Firefox desktop users file anywhere from 30 support tickets per day during quiet times up to 50 or more support tickets per day just after new releases at (SUMO). In the event of a Firefox incident, we can receive almost 300 tickets in one day (e.g., the add-on incident in 2019). While this is too much for staff and volunteers to tag manually, annotations provide immense value when triaging and responding to support questions.


The aim of this project is to develop and evaluate a prototype system for enriching support request submissions by automated annotation and language analysis. A preliminary dataset will be prepared ahead of the project to provide the basis for exploratory analysis. Subsequent refinements should focus on goals pertaining to achieving accurate annotations consistent with human reviewers.

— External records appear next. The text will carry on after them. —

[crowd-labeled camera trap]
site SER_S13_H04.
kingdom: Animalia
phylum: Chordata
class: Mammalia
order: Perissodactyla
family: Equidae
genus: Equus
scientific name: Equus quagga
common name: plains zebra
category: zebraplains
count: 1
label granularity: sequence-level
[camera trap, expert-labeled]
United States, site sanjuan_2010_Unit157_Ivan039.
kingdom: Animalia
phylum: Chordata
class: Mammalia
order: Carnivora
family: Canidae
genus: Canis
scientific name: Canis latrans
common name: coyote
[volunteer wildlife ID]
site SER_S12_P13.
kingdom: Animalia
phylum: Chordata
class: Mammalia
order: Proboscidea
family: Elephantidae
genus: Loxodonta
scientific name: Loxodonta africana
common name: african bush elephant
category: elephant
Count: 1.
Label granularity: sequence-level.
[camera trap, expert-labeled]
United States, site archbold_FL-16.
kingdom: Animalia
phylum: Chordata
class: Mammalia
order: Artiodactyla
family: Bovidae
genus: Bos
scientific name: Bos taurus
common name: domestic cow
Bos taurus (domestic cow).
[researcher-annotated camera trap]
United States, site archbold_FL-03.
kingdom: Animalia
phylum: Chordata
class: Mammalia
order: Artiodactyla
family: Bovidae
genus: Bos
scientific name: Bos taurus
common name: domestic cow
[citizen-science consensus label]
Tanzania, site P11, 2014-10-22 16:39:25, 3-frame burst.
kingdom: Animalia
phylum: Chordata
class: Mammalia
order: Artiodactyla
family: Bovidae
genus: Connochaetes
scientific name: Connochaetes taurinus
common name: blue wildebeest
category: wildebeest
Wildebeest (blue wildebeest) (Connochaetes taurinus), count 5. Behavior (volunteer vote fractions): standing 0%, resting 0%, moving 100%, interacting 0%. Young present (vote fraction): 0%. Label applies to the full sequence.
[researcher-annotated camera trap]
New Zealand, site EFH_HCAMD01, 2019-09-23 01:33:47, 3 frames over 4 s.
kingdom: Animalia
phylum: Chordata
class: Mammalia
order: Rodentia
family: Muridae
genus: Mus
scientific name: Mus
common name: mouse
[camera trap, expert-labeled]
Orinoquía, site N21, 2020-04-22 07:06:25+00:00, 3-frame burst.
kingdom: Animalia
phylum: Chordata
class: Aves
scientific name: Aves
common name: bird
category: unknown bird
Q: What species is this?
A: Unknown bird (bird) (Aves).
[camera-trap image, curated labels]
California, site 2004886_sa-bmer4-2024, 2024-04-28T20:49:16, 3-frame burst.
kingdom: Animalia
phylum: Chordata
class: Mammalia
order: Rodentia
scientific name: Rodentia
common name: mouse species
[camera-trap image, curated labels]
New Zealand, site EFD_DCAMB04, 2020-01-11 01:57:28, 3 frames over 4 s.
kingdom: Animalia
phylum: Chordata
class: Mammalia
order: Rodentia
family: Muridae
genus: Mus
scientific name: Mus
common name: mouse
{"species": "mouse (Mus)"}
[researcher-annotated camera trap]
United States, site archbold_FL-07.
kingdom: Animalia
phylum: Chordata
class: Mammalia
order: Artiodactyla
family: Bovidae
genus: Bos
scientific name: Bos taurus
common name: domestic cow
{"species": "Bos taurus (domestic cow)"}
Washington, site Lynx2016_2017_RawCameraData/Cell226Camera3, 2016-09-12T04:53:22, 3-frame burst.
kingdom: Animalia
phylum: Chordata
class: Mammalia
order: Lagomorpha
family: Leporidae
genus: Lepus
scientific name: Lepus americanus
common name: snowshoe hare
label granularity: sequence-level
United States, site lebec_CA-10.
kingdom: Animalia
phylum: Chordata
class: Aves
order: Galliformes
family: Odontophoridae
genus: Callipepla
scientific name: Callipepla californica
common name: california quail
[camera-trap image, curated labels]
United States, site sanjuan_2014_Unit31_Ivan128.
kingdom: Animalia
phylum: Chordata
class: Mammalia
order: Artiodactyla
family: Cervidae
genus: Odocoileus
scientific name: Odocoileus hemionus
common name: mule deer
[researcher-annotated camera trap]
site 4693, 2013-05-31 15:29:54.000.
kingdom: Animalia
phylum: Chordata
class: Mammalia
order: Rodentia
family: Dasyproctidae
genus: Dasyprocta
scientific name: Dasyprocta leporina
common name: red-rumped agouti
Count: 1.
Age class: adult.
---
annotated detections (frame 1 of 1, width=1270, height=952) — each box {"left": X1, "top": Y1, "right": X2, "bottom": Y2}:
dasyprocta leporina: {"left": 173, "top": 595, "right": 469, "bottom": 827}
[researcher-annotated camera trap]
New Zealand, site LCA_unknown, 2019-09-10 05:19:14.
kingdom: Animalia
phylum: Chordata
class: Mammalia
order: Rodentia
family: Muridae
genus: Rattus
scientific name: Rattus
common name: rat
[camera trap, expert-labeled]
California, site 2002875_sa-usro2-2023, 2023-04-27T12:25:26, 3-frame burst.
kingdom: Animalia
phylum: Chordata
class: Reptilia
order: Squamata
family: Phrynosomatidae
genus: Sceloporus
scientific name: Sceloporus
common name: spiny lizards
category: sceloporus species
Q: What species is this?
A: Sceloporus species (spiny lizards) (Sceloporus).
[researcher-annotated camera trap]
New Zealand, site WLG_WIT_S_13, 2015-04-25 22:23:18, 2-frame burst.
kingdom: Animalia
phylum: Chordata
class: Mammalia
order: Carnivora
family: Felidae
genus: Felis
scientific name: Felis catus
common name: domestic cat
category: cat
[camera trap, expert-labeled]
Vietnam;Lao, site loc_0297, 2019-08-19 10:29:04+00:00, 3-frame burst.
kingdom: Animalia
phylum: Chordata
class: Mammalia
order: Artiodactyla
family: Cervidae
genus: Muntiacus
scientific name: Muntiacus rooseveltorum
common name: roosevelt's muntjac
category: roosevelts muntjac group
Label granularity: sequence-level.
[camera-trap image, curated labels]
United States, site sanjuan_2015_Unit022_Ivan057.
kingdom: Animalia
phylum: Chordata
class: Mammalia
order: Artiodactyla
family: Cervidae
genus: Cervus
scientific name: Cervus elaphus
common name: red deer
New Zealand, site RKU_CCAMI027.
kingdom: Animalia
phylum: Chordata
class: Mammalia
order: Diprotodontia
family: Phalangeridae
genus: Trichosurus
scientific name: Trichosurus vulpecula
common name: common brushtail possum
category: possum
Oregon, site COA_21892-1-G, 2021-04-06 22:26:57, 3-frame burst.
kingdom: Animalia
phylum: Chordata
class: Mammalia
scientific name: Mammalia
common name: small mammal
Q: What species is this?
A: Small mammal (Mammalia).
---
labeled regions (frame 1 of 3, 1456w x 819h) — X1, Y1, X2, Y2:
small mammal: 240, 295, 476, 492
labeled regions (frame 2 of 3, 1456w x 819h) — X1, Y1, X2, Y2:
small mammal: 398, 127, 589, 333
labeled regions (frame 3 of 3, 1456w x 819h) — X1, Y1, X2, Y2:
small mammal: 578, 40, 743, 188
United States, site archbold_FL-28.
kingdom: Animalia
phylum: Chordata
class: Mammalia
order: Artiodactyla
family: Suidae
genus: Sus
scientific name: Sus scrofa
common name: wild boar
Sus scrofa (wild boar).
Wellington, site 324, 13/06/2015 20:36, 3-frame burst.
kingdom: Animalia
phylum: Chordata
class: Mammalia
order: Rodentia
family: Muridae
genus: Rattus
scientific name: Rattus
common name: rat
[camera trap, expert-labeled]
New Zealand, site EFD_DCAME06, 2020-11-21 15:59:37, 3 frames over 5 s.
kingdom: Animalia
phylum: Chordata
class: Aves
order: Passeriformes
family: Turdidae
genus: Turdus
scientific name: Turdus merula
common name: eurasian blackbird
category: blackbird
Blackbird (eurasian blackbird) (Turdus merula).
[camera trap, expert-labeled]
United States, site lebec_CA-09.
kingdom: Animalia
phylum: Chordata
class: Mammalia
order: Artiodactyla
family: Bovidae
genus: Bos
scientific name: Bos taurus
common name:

The project will consist of three main work products:

  • Language modelling of support tickets
    • Development of a meaningful lexicon of tags that are helpful in classifying SUMO tickets.
    • Application of basic natural language processing (NLP) methods to the corpus of SUMO support requests.
  • Refined triaging based on NLP analysis of support tickets
    • Design and development of metrics for evaluating system performance via liaison with SUMO experts.
    • Assess the utility of sentiment analysis for detecting critical/urgent support issues.
    • Assess internal consistency of tags based on automated system and inter-tagger agreement for human annotations via a controlled study.
  • Improve analytical capabilities in analyzing support issue corpora
    • Reporting of issue-based ticket volumes and other signals that may help identify growing browser issues.
    • Develop meaningful aggregation and reporting strategies that leverage existing and newly developed annotation data.
    • Detect trending issues via analysis of historical issue topics. We will investigate improvements to the quality and throughput of the support systems at Mozilla when supplementing a portion of manual annotation work with an automated system. Students will work on prototyping the application of existing and novel tools from the domain of Natural Language Processing into existing workflows for triaging, response, and analysis of online support requests.

Deliverables (Mozilla)

Manually and consistently tag 100-200 support tickets corresponding to SUMO activity spanning the release periods for Firefox versions 69, 70, and 71. Generate a sizeable training corpus of annotated support tickets including: Raw text of the support request content. Metadata regarding submission information. Metadata pertaining to manual annotation by one or more human support staff and/or volunteer. Coordinate internal consistency experimentation during the project period to provide gold-standard performance testing on prototype/in-progress solutions. Provide expertise into the operation of a large-scale online support system. Provide expertise into fundamentals, development, and implementation of an experimental machine learning pipeline applied to online text analysis.

Deliverables (CANOSP students)

Students participating in this project will be expected to have some familiarity with basic Natural Language Processing (NLP) concepts, have a working proficiency in Python and a sufficient familiarity with the general concepts of machine learning so as to be able to discuss topics pertaining to performance, classification, and modelling in text annotation tasks.

The development efforts will be 100% student-led and creative solutions are welcome. Students will attend weekly meetings with Mozilla project coordinators and liaise with SUMO experts to align development efforts with actual use cases grounded in domain expertise of the SUMO team. No predefined solution is mandated so long as the application achieves the stated goals. We encourage students to experiment with different technologies and tools available and place an emphasis on rigorous experimental design, correct coding practices, and parsimonious elegant code. Tasks include:

  • Familiarize yourselves with existing research and industry deployments of NLP and automated tagging in online support systems.
  • Define and document a performance measurement strategy at the system level that aligns with support team use-cases.
  • Propose a tag ontology over the space of textual features in support requests.
  • Develop a text analysis and NLP pipeline to parse, clean, and utilize SUMO support request entries.
  • Develop an automated annotation method using NLP features as input and produces automated annotations according the defined ontology as output.